Following on from my previous post, let's see how this fits in with the spatial epidemiology of PD.

As we've done before, we start with the paper by Willis et al. [1] which shows geographical variations in the incidence [2] of PD across the US. Roughly speaking, the west has low incidence and the east (from Texas north-eastwards) has high incidence.

If aluminium plays a part in the aetiology of PD, its spatial distribution, as far as ingestion is concerned, should match that of PD.

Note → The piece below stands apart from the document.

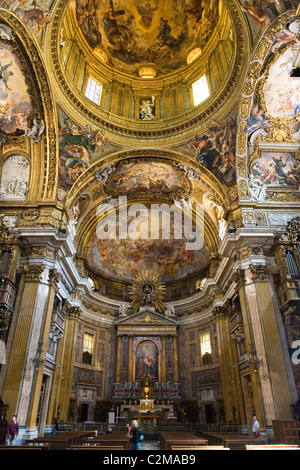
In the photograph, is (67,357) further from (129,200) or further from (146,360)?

Where does the aluminium come from:
- pots, pans, cans;
- water;
- food
- pollution.

The aluminium content of food and water will, to the extent that it is sourced locally, in part, depend on the amount of aluminium in the soil. The distribution of this across the US is given by Shacklette and Boerngen [3]. It shows almost the opposite distribution to that of PD:
Average aluminium content either side of 96th meridian
West 5.8%
East 3.3%

However, what probably really matters is the rate at which the aluminium leaches from the soil. This will depend, in part, on the pH of the rainfall [4] which is high to the west (an "eye-balled" average of 5.5) and low to the east (4.6).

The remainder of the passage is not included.